Assalamu'alaykum Wr. Wb.
Masjid Madinah pada jaman awal Islam senantiasa 
ramai dan penuh sesak dikunjungi oleh kaum Muslimin (sahabat-sahabat Nabi Saw). 
Terutama sekali sesudah shalat malam, dimana Nabi Muhammad Saw biasa memberikan 
berbagai macam pelajaran tentang ibadah, tentang politik, tentang ekonomi dan 
tentang hal-hal lainnya yang berguna bagi kemaslahatan manusia (baca: umatnya). 
Tapi tatkala duduk didalam masjid itu, tidaklah 
kelihatan perbedaan antara Nabi dan para sahabatnya. Ia duduk seperti orang lain 
duduk, ia berpakaian sebagaimana sahabat-sahabatnya berpakaian, tempat duduk 
beliau tidak ditinggikan dan permadani yang menjadi alas duduknya tidak 
diistimewakan. Siapa saja berhak dan boleh duduk didekatnya. 
Ketika ia 
berbicara, maka kelihatanlah wajahnya yang senantiasa 
berseri-seri, suaranya tidak keras dan tidak terlalu pelan, tetapi 
lemah 
lembut, sedap didengar dan mudah dipahami. Ia 
berbicara bukan saja melalui mulutnya, tetapi juga dengan sepenuh hatinya, 
sehingga setiap 
kata yang diucapkan beliau, bukan 
saja kuping yang mendengar tetapi juga meresap jauh kerelung hati. Maka pada 
waktu itu pula ia menjawab 
bermacam-macam 
pertanyaan yang diajukan umatnya.
════════════════════
◆ YANG DIMINTA: Dalam teks tentang Masjid Madinah, bagaimana suara Nabi Muhammad Saw digambarkan ketika beliau berbicara?

(Catatan Tersimpan)
════════════════════
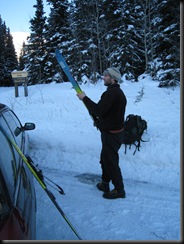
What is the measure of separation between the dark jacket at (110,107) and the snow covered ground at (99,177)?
1270 mm

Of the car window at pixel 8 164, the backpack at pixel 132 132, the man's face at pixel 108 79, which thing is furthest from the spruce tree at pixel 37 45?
the car window at pixel 8 164

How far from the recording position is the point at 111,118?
13.1 feet

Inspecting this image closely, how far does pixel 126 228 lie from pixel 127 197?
92 cm

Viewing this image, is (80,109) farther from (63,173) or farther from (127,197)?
(127,197)

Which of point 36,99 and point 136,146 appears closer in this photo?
point 136,146

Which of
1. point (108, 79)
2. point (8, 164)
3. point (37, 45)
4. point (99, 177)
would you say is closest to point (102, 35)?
point (37, 45)

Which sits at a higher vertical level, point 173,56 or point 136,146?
point 173,56

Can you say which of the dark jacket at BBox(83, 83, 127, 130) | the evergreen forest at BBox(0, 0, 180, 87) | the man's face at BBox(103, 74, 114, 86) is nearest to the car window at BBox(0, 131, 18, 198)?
the dark jacket at BBox(83, 83, 127, 130)

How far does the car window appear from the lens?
2104 millimetres

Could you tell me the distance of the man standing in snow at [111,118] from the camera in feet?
12.8

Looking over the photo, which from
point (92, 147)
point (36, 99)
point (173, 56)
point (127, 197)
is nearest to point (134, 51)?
point (173, 56)

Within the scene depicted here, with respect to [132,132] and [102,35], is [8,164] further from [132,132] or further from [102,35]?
[102,35]

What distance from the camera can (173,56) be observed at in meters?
15.4

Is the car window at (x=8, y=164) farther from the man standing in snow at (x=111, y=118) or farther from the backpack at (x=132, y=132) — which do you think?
the backpack at (x=132, y=132)
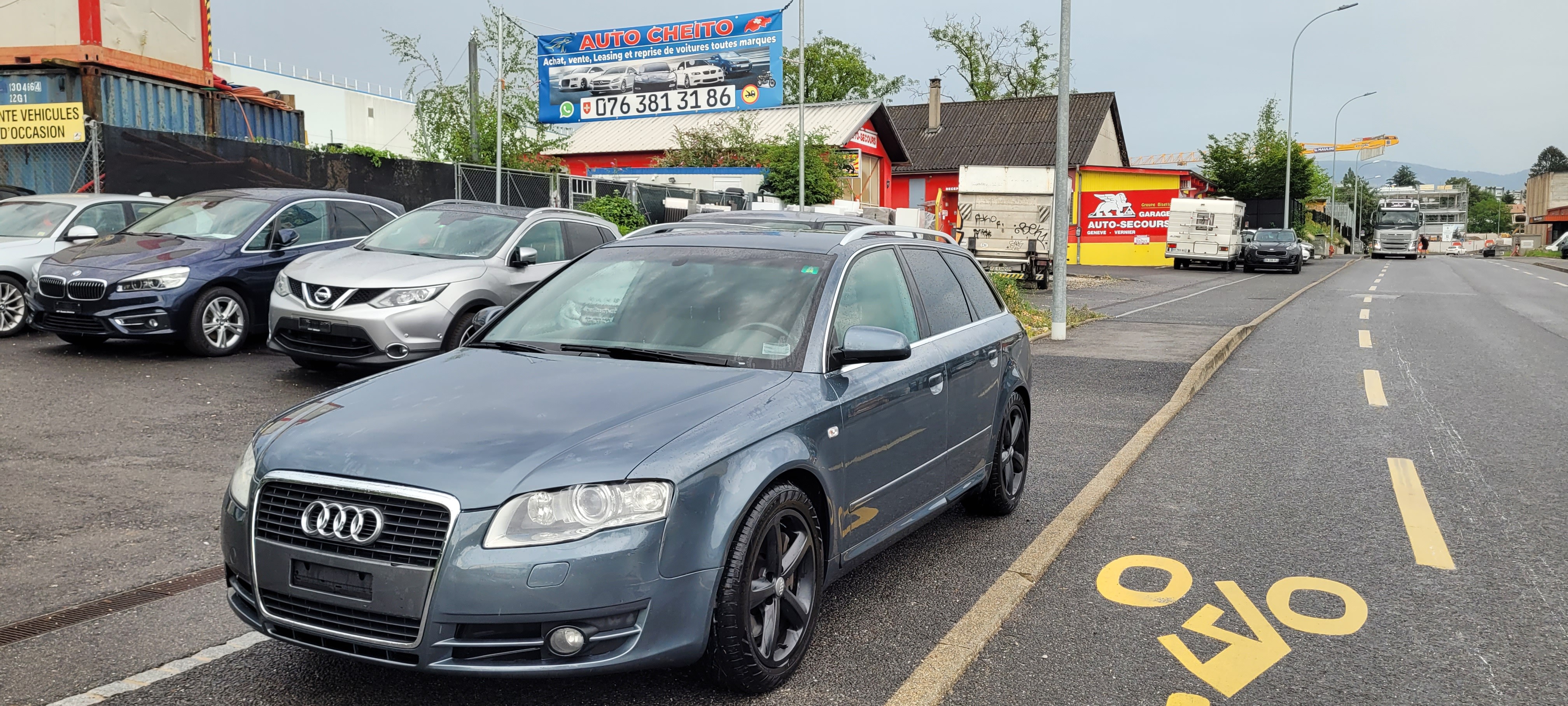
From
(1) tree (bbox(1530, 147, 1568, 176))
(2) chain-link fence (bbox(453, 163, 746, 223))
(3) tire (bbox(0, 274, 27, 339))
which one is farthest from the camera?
(1) tree (bbox(1530, 147, 1568, 176))

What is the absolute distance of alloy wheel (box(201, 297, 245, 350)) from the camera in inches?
416

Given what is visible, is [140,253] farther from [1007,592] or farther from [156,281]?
[1007,592]

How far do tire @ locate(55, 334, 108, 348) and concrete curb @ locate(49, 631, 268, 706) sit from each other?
7.94 metres

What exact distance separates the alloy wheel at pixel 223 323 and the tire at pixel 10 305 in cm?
273

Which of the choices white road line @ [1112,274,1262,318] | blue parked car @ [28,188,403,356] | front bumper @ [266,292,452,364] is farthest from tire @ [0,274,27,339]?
white road line @ [1112,274,1262,318]

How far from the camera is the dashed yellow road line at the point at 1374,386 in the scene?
988 centimetres

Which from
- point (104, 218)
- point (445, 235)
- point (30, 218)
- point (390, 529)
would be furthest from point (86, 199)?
point (390, 529)

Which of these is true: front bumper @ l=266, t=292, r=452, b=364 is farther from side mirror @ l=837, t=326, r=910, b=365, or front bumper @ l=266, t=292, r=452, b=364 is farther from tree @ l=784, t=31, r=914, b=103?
tree @ l=784, t=31, r=914, b=103

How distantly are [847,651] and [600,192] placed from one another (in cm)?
1994

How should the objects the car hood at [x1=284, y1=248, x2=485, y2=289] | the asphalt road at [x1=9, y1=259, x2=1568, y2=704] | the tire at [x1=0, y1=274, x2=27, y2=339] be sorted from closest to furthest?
the asphalt road at [x1=9, y1=259, x2=1568, y2=704] → the car hood at [x1=284, y1=248, x2=485, y2=289] → the tire at [x1=0, y1=274, x2=27, y2=339]

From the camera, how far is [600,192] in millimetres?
23141

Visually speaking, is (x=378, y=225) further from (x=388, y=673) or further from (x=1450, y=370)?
(x=1450, y=370)

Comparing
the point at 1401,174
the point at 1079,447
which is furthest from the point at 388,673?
the point at 1401,174

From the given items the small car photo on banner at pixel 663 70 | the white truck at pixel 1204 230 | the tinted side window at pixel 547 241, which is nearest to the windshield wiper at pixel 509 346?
the tinted side window at pixel 547 241
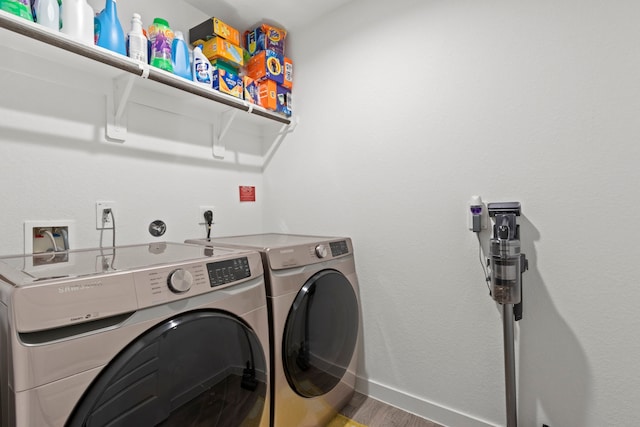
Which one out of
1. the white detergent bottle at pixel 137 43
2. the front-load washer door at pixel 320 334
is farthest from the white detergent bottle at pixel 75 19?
the front-load washer door at pixel 320 334

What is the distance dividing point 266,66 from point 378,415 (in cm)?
199

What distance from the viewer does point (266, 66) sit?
5.83 feet

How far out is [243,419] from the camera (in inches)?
38.9

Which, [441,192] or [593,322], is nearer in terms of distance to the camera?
[593,322]

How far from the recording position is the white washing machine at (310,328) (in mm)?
1157

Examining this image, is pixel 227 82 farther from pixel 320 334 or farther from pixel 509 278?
pixel 509 278

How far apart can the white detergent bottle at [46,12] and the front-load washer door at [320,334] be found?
1.33 m

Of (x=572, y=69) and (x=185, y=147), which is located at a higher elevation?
(x=572, y=69)

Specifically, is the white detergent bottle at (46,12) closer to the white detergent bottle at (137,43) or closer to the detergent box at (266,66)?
the white detergent bottle at (137,43)

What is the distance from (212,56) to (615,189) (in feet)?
6.21

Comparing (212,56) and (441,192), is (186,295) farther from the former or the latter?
(212,56)

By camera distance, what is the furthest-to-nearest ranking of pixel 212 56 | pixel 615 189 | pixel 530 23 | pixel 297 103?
1. pixel 297 103
2. pixel 212 56
3. pixel 530 23
4. pixel 615 189

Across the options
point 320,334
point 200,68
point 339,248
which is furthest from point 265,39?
point 320,334

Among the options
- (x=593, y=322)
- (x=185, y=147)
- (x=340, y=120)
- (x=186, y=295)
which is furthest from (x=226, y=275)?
(x=593, y=322)
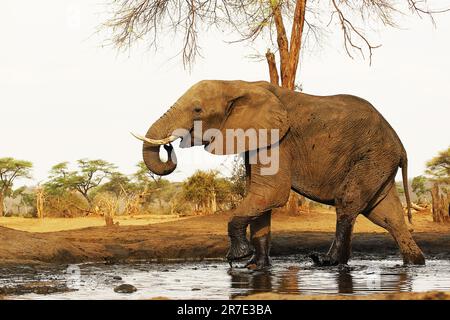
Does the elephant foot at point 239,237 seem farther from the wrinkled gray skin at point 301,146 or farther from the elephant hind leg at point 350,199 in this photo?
the elephant hind leg at point 350,199

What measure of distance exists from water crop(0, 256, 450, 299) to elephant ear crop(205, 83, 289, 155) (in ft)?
4.89

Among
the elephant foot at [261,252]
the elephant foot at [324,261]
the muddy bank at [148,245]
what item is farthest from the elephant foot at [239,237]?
the muddy bank at [148,245]

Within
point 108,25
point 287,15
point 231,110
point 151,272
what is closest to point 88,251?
point 151,272

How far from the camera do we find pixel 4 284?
30.0 feet

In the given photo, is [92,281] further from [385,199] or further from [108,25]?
[108,25]

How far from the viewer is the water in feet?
26.6

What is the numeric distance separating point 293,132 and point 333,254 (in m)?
1.58

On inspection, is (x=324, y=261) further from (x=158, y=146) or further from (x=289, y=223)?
(x=289, y=223)

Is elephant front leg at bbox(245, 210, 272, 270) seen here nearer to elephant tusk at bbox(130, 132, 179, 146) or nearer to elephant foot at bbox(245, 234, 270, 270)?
elephant foot at bbox(245, 234, 270, 270)

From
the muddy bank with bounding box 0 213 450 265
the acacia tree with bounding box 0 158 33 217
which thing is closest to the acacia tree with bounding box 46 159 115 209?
the acacia tree with bounding box 0 158 33 217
════════════════════
◆ PENYELESAIAN TUGAS: Suaranya tidak keras dan tidak terlalu pelan, tetapi lemah lembut, sedap didengar dan mudah dipahami.